Sunday 1 May 2016

Flightless survivors: Incredible invertebrate diversity in Los Angeles metropolitan area

Date:April 28, 2016
Source:Pensoft Publishers

Flight is one of nature's greatest breakthroughs. It enables escape, dispersion, and exploration. Lacking flight keeps you grounded -- sometimes for a long time even from evolution's perspective. The Madrona Marsh Preserve is a small nature preserve in one of the world's largest metropolitan areas, which has withstood decades of farming, oil exploration, and development pressures. Surprisingly, a treasure of flightless animals survived.

Urban wildlife is surprisingly understudied. We tend to know more about animals in exotic places than about those that live in our cities.

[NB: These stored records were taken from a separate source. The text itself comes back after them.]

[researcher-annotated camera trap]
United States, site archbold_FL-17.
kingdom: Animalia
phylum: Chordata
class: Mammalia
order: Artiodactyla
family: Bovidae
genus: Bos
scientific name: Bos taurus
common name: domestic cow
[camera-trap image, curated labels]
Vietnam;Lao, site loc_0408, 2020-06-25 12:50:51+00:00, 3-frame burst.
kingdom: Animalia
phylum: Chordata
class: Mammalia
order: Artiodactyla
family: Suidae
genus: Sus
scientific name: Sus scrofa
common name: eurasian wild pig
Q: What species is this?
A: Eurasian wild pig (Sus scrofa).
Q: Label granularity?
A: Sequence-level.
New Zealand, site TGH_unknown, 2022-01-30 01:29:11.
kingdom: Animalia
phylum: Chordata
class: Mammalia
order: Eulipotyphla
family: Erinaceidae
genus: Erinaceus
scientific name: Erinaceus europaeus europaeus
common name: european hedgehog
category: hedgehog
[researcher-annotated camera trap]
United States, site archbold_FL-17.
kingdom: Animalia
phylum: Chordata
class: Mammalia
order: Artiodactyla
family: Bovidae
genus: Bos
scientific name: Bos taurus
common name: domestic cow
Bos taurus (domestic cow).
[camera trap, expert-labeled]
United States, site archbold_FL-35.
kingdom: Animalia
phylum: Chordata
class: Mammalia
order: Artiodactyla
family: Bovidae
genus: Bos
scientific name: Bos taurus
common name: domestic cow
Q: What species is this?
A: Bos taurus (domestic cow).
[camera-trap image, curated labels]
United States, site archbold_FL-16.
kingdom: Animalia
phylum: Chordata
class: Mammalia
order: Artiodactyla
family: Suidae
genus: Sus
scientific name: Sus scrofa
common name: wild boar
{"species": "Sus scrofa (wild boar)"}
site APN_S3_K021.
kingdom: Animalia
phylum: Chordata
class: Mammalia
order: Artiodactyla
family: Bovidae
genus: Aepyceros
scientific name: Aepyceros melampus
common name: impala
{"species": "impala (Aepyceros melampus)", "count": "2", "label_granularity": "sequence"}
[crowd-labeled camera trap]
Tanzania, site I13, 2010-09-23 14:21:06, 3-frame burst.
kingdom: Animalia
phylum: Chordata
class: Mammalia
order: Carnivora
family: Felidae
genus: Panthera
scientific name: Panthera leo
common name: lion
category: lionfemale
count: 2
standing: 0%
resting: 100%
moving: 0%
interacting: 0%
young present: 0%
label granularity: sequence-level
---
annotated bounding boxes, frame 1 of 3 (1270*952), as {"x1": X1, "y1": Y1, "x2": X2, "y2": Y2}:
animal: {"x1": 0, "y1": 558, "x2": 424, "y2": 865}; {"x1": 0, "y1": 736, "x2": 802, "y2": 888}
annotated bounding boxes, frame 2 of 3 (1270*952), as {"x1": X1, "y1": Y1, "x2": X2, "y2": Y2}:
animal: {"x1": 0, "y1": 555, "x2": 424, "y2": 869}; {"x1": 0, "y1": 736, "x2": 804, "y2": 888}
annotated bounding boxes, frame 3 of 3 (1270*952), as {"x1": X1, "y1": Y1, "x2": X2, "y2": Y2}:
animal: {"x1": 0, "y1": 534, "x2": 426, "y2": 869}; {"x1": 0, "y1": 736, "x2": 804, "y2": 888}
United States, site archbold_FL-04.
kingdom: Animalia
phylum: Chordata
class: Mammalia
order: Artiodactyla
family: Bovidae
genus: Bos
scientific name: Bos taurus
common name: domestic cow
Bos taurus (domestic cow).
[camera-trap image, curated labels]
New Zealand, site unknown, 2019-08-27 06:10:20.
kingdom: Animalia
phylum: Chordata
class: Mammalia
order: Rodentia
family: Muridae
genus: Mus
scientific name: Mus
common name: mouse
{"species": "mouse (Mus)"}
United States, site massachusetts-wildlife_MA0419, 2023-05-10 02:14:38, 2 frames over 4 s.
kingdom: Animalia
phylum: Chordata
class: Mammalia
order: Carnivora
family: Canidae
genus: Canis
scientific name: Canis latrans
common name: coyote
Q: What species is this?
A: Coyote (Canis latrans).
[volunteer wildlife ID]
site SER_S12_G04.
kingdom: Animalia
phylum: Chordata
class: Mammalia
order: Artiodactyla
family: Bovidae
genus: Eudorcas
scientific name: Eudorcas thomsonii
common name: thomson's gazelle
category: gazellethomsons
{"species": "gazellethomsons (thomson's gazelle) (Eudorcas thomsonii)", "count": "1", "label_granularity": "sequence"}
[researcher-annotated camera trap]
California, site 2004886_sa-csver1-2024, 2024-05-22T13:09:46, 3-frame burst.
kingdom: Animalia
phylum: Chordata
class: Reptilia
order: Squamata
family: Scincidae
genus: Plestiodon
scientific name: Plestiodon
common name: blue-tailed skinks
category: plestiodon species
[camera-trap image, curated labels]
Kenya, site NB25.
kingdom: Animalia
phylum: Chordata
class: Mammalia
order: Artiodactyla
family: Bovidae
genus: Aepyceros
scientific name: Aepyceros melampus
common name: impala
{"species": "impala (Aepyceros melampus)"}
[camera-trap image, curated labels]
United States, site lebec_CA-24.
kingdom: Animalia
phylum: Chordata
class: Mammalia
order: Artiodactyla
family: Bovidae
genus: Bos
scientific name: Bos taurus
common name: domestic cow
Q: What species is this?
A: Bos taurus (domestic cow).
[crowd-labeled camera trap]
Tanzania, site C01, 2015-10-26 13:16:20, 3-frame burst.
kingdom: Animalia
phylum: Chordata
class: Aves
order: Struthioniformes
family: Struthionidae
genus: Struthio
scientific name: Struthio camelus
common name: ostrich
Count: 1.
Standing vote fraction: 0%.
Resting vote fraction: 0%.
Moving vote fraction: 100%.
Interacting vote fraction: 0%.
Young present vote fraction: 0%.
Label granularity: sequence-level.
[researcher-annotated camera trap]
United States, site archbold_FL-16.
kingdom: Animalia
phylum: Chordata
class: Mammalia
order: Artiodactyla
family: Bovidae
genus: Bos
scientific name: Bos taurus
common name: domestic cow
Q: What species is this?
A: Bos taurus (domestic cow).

This is why researchers Emile Fiesler, president of Bioveyda Biological Inventories, Surveys, and Biodiversity Assessments, USA, and Tracy Drake, manager of the Madrona Marsh Preserve, looked into the fauna of the Madrona Marsh Preserve, California, a small nature preserve in one of the world's largest metropolitan areas.

Consequently, they published the astonishing number of 689 species of invertebrates, which have managed to survive decades of farming and oil exploration, followed by development pressures, in the open access Biodiversity Data Journal. The study was minimally invasive as the live animals have been recorded with macro-photography.

Even though it is the insects that first developed the ability to fly, long before the dinosaurs became birds, the latter have always received the most of our attention. This major evolutionary breakthrough, which has occurred more than once in the past, is also a reason why insects are currently the most diverse animals on earth in terms of number of species.